We Are What We Think-Parenting From Heart

We Are What We Think-Parenting From Heart

We Are What We Think

Let’s set the stage here…

Over the years I have taken in several teenagers either from bad homes or directly off the streets and have given them a home. Today we are going to use Alice (her name has been changed here) as the example. Alice was a temporary foster child, 12 years old. She had been badly beaten. Her mother’s boyfriend had been abusing her. Encouraged by her 13 year old boyfriend, Alice called Social Services and was temporarily removed from her home. She had been virtually living on the streets since that time.

Alice had developed some pretty bad habits. She lied often. She stole money to support her cigarette addiction. She manipulated everyone around her to get what she wanted. She had anger issues. Her entire life seemed to consist of lying, cheating, stealing, and manipulating.

Alice wanted to live with her father but he was afraid to take her in because he was also trying to gain custody of his 3 younger children, and he wasn’t in good health. He also knew about Alice’s propensity for being on the streets, and he didn’t have the parenting skills to keep her under control.

Does this make Alice ‘damaged’? Should we give up on her? What exactly IS wrong with Alice?

Absolutely nothing was wrong with Alice, except for her thinking. Except for her thinking, she would be a perfectly normal functioning 12 year old child.

Destructive conditions at home may have helped precipitate her messed up thinking, but the only part of Alice that was “damaged” was the way she used her thinking process, and that could change.

Nothing in the entire social services system is designed to help Alice, or any other young people understand how their thinking gets them in trouble, so that their behavior can change. 

 

Thought Is Key

If not for their thinking, all teenagers would be wonderful human beings.

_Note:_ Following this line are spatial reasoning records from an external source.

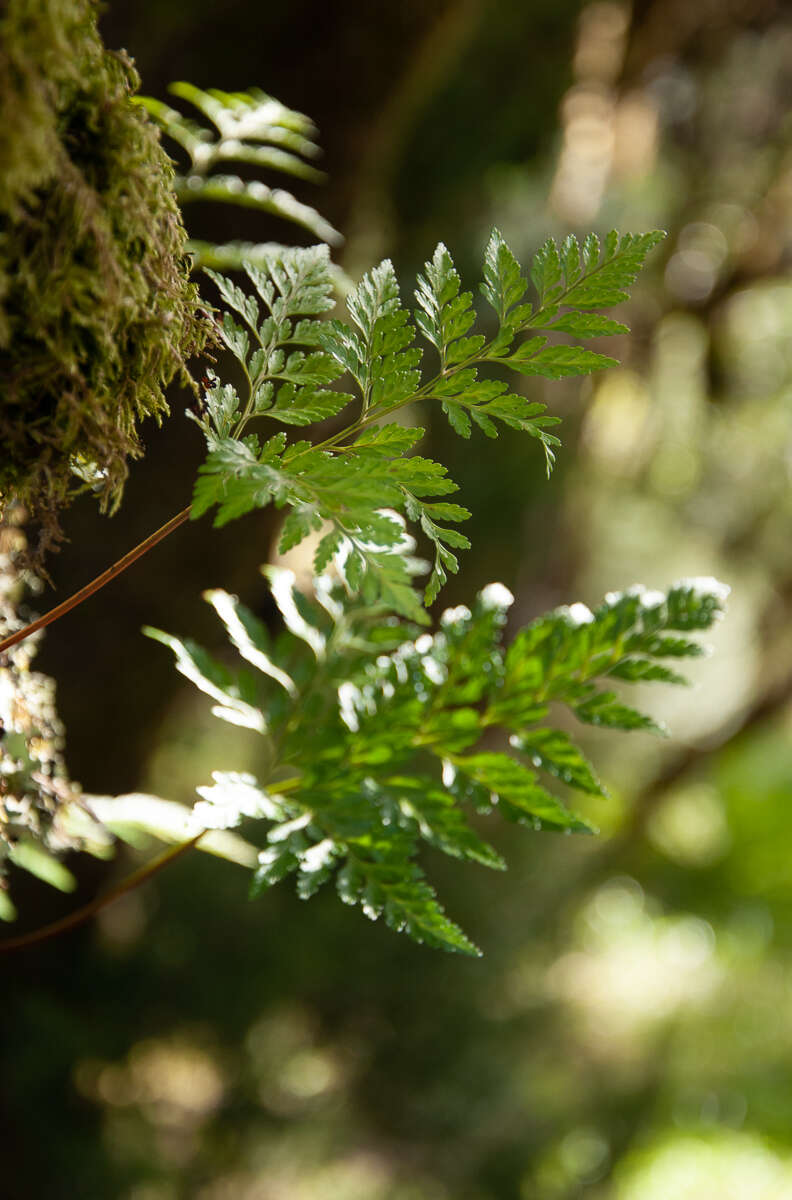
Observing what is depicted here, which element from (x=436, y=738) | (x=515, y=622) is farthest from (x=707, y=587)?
(x=515, y=622)

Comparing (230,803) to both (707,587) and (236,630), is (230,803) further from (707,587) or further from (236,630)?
(707,587)

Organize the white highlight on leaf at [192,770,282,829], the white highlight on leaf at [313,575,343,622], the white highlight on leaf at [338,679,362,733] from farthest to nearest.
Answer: the white highlight on leaf at [313,575,343,622] → the white highlight on leaf at [338,679,362,733] → the white highlight on leaf at [192,770,282,829]

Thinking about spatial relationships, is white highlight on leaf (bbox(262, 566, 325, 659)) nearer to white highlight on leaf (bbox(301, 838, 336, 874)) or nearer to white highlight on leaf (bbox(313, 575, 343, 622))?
white highlight on leaf (bbox(313, 575, 343, 622))

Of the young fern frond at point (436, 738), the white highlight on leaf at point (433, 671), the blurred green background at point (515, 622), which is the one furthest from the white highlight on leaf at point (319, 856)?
the blurred green background at point (515, 622)

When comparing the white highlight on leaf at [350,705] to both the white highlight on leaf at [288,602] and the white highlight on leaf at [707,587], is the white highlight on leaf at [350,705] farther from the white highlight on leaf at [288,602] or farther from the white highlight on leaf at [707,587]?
the white highlight on leaf at [707,587]

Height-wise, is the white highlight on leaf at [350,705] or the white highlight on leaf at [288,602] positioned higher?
the white highlight on leaf at [288,602]

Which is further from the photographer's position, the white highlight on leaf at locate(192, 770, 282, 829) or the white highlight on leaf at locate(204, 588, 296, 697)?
the white highlight on leaf at locate(204, 588, 296, 697)

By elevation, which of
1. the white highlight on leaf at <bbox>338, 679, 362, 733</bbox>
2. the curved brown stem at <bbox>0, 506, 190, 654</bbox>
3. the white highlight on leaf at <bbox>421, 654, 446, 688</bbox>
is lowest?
the curved brown stem at <bbox>0, 506, 190, 654</bbox>

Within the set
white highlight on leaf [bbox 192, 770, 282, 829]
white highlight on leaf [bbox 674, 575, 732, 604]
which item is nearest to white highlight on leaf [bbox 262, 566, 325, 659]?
white highlight on leaf [bbox 192, 770, 282, 829]
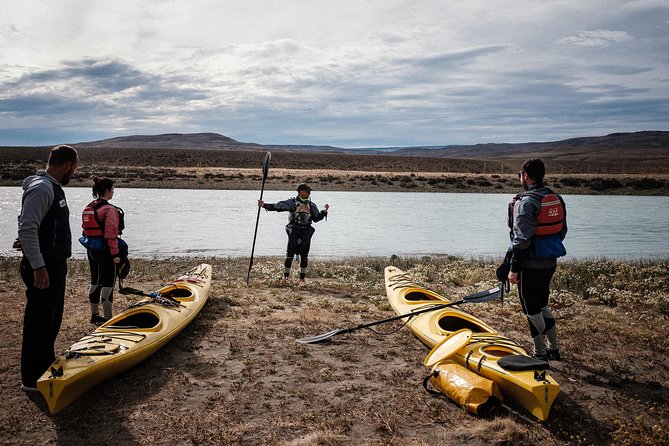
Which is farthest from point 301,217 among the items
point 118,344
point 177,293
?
point 118,344

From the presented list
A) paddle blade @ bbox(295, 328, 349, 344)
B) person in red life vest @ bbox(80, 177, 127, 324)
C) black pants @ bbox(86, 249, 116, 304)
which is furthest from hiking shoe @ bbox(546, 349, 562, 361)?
black pants @ bbox(86, 249, 116, 304)

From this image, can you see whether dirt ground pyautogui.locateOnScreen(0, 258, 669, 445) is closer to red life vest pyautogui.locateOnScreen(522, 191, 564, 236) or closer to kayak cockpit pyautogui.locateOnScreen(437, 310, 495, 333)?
kayak cockpit pyautogui.locateOnScreen(437, 310, 495, 333)

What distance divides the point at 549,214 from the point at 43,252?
16.4 ft

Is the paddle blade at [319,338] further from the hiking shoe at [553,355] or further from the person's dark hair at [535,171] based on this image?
the person's dark hair at [535,171]

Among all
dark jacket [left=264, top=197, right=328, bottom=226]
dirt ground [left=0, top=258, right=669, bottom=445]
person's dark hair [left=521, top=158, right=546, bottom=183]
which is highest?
person's dark hair [left=521, top=158, right=546, bottom=183]

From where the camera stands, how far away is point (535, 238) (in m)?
5.64

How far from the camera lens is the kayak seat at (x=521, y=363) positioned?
192 inches

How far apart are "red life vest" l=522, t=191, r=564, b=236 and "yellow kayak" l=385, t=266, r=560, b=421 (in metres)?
1.31

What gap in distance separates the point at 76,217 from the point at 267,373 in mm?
21566

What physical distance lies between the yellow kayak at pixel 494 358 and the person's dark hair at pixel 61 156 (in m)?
4.23

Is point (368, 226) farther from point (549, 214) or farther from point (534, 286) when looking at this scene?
point (549, 214)

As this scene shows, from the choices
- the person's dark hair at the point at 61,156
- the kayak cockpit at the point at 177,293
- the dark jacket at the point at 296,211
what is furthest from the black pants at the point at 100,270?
the dark jacket at the point at 296,211

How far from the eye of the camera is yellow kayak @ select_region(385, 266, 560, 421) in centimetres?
468

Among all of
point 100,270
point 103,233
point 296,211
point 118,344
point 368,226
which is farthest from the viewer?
point 368,226
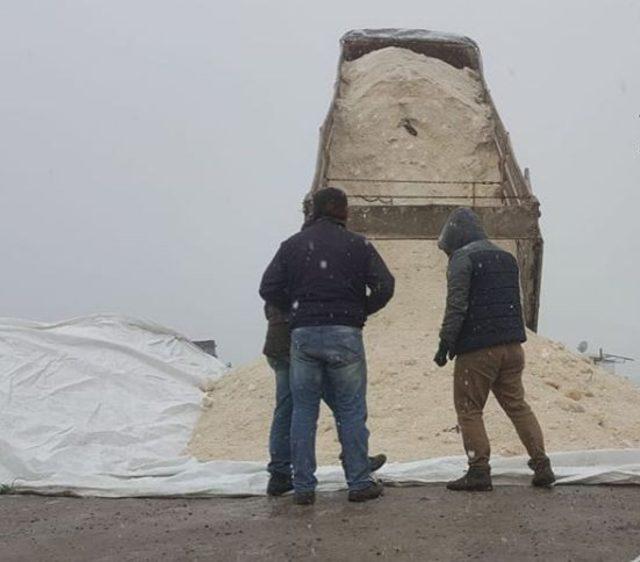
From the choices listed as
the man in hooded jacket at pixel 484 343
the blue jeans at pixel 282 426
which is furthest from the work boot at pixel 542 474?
the blue jeans at pixel 282 426

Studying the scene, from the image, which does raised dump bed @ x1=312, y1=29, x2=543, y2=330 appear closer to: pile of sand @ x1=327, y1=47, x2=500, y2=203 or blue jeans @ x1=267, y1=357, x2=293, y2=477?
pile of sand @ x1=327, y1=47, x2=500, y2=203

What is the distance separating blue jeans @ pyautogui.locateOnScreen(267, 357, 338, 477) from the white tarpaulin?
0.25 m

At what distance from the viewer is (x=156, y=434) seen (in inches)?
286

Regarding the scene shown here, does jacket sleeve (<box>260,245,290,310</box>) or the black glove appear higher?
jacket sleeve (<box>260,245,290,310</box>)

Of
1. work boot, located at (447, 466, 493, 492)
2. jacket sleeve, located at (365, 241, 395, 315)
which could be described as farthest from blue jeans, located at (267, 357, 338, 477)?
work boot, located at (447, 466, 493, 492)

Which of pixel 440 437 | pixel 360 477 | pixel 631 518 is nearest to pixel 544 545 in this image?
pixel 631 518

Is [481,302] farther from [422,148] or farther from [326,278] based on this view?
[422,148]

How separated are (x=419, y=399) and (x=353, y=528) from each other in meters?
3.01

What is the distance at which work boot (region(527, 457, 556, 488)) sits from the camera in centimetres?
462

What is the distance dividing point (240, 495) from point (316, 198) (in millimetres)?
1777

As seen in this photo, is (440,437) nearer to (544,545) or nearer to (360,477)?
(360,477)

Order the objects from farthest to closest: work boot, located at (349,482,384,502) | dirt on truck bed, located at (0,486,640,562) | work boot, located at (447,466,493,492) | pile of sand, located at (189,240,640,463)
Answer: pile of sand, located at (189,240,640,463), work boot, located at (447,466,493,492), work boot, located at (349,482,384,502), dirt on truck bed, located at (0,486,640,562)

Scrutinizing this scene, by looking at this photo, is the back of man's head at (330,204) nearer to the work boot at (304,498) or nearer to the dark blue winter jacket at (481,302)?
the dark blue winter jacket at (481,302)

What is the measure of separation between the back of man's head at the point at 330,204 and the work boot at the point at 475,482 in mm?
1579
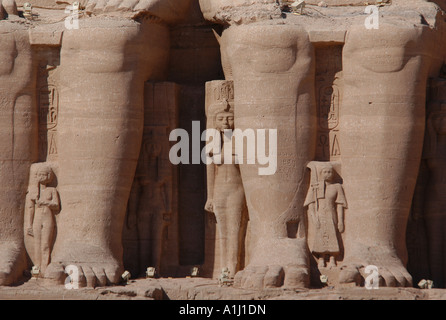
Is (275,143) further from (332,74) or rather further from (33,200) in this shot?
(33,200)

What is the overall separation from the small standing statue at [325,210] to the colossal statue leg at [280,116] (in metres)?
0.13

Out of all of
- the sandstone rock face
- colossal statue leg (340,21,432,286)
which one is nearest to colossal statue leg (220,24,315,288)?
the sandstone rock face

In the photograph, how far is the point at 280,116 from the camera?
56.9 ft

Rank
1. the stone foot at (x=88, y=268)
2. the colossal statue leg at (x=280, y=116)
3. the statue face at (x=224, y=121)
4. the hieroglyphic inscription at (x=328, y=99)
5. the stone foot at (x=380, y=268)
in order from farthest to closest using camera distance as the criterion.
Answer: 1. the statue face at (x=224, y=121)
2. the hieroglyphic inscription at (x=328, y=99)
3. the colossal statue leg at (x=280, y=116)
4. the stone foot at (x=88, y=268)
5. the stone foot at (x=380, y=268)

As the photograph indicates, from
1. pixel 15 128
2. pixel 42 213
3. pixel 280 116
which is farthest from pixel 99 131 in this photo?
pixel 280 116

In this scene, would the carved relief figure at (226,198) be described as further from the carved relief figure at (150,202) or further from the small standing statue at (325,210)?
the small standing statue at (325,210)

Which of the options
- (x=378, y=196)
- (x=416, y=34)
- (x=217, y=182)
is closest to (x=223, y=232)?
(x=217, y=182)

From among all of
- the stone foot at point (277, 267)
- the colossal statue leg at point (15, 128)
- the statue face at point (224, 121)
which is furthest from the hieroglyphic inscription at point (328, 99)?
the colossal statue leg at point (15, 128)

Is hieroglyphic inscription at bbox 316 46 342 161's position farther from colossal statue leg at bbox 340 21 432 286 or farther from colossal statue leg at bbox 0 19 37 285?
colossal statue leg at bbox 0 19 37 285

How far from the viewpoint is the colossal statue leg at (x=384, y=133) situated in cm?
1712

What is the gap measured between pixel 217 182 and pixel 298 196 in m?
1.08

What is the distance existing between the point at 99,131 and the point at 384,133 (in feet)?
10.3

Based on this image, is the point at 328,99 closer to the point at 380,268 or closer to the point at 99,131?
the point at 380,268

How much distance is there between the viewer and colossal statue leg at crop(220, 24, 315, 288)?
17.3 m
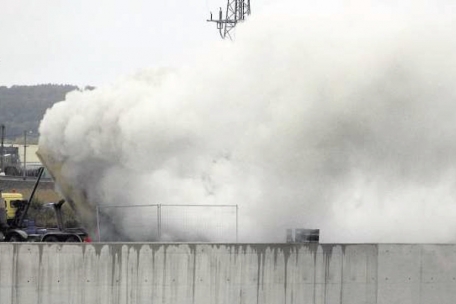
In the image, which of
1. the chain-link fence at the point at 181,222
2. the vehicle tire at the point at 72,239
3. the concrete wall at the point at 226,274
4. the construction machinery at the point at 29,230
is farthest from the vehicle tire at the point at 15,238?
the concrete wall at the point at 226,274

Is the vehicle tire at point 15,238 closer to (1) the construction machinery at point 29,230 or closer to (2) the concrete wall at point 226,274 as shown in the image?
(1) the construction machinery at point 29,230

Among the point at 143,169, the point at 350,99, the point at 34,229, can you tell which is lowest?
the point at 34,229

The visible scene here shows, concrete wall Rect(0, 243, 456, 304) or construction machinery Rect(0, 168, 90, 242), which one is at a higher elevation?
construction machinery Rect(0, 168, 90, 242)

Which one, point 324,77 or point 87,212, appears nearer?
point 324,77

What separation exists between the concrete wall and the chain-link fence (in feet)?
8.09

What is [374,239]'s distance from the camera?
27.4 metres

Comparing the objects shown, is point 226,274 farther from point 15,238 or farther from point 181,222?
point 15,238

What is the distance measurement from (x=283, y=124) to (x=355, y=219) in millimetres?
4141

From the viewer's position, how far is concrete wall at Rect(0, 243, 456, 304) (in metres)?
22.8

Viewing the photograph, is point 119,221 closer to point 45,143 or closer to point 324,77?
point 45,143

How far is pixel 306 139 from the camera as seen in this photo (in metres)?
26.2

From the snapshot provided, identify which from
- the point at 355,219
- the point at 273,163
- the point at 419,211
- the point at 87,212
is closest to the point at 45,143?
the point at 87,212

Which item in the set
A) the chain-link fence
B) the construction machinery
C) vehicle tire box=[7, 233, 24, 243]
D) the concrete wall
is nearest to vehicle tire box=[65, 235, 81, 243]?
the construction machinery

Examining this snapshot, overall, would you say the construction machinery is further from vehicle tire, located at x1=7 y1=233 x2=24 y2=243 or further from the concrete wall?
the concrete wall
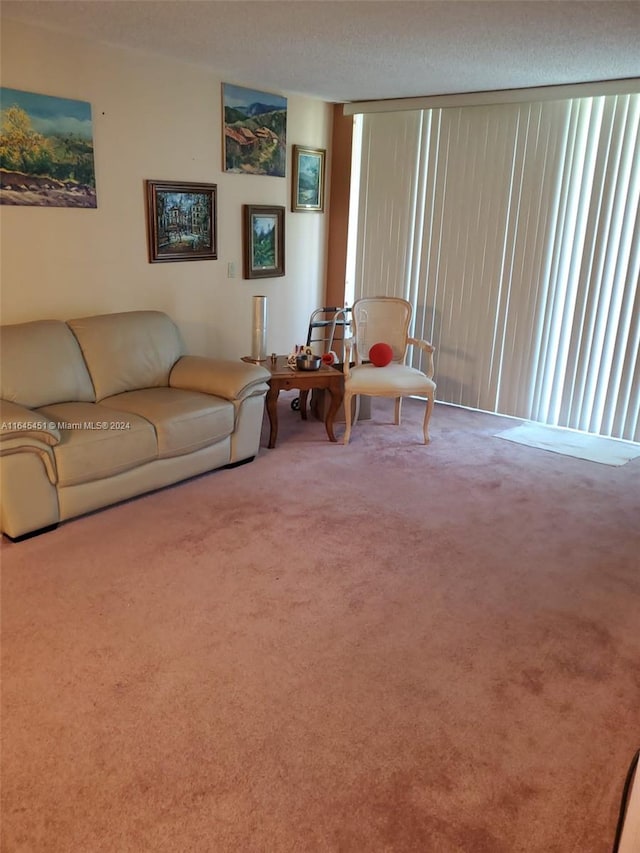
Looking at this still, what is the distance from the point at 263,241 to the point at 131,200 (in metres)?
1.27

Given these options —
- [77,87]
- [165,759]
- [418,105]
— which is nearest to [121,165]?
[77,87]

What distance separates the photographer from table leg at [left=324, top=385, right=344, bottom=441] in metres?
4.56

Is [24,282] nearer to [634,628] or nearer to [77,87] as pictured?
[77,87]

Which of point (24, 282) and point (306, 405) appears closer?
point (24, 282)

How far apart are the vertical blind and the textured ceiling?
43cm

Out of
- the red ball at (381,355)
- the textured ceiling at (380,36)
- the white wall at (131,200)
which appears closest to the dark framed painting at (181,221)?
the white wall at (131,200)

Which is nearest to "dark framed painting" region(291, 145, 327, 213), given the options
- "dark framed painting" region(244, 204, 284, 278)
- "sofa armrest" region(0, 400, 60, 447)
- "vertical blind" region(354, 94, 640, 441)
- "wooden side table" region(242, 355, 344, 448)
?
"dark framed painting" region(244, 204, 284, 278)

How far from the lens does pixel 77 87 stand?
→ 3.94 m

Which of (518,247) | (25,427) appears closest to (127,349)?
(25,427)

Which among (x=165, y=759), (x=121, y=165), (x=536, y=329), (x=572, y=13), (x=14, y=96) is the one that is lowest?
(x=165, y=759)

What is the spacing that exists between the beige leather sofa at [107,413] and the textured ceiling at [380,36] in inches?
61.7

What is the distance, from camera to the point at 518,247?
509 centimetres

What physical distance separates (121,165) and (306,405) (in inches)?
81.4

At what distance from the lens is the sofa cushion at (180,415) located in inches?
144
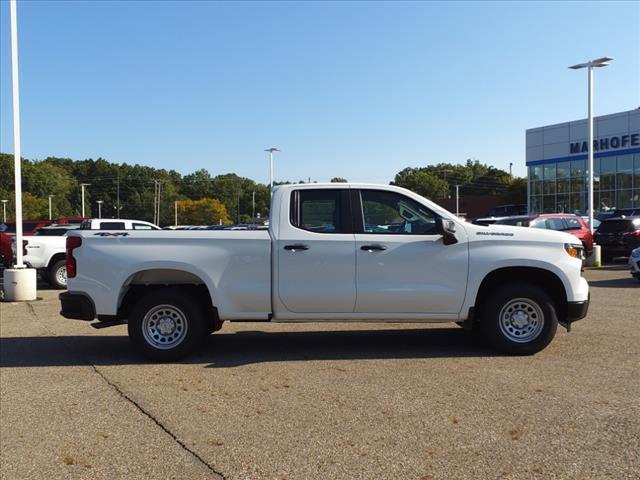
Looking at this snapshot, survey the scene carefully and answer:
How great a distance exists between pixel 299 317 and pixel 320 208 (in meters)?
1.27

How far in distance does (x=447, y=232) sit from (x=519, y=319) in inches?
52.3

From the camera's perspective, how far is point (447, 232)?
6.77 meters

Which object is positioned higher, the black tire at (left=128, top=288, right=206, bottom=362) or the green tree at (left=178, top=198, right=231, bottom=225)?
the green tree at (left=178, top=198, right=231, bottom=225)

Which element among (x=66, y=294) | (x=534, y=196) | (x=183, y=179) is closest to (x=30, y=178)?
(x=183, y=179)

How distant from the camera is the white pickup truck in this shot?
684cm

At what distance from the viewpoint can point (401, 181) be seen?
11700 centimetres

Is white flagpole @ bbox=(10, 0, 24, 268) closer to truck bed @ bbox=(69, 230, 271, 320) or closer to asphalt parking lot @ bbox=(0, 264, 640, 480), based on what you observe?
asphalt parking lot @ bbox=(0, 264, 640, 480)

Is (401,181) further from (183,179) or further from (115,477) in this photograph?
(115,477)

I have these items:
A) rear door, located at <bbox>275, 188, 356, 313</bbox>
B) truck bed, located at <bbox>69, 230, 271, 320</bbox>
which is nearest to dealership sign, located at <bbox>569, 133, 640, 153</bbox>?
rear door, located at <bbox>275, 188, 356, 313</bbox>

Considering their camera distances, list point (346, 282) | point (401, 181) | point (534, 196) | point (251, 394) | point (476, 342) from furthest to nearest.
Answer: point (401, 181)
point (534, 196)
point (476, 342)
point (346, 282)
point (251, 394)

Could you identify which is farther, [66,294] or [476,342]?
[476,342]

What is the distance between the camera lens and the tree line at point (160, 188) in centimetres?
10438

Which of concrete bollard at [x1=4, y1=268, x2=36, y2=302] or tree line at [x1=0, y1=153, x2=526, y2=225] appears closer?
concrete bollard at [x1=4, y1=268, x2=36, y2=302]

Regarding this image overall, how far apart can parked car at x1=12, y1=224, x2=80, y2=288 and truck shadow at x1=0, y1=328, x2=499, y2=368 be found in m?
6.94
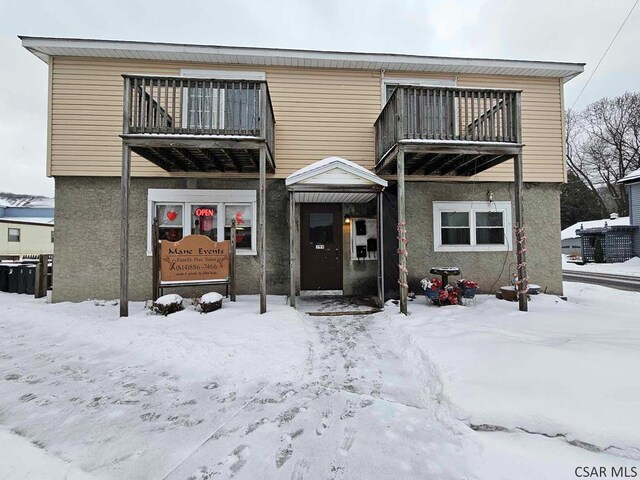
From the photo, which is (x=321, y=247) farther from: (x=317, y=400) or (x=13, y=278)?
(x=13, y=278)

Behind all behavior problems lies a certain type of thinking.

Hidden beneath the off-kilter thinking that makes people feel bad and gets them into trouble, lies that glowing ember of pure love and innate health. They learned to think their way away from it.

The only thing keeping kids from seeing and being in touch with their beautiful, inner healthy, loving energy deep inside them is their own thinking. No matter how bad or problematic their behavior.

Some would argue that in some cases physical problems or chemical imbalances or ADHD and other disorders cause some kids to behave badly. It is conceivable however, that the thinking could have preceeded the imbalance or disorder, or that people’s thinking stands between the imbalance or disorder, and the behavior, causing it to be manifested in different ways.

Children Are Always Doing Their Best

What we see of our children’s behavior is the way they have learned to respond to life. This learning is their own thinking.

They created their own way of seeing the world from how they were treated and what they were told, and what they took in as they were growing up, and they are just trying to respond the best way they know how. They don’t know how to respond any other way.

They are doing the best they know how at the time, given the way they see things.

Besides going out of your way to show the child love, you can also start to help them take a look at how they’re using their power of thought and how that thinking is affecting them. This will change the entire tenor of your relationship.

When you help a child look at how they’re using their thinking, their feelings and behaviors follow like dominoes, and change in constructive ways.

Unfortunately, most parents are troubled by their children’s behaviors, unable to find the feeling in their hearts they need to help their children see their thinking.

What Can You Do In This Situation? 

First, you need to understand why kids behave the way they do. Your understanding of why children behave the way they do (and why you behave the way you do) will determine your effectiveness and satisfaction in dealing with them.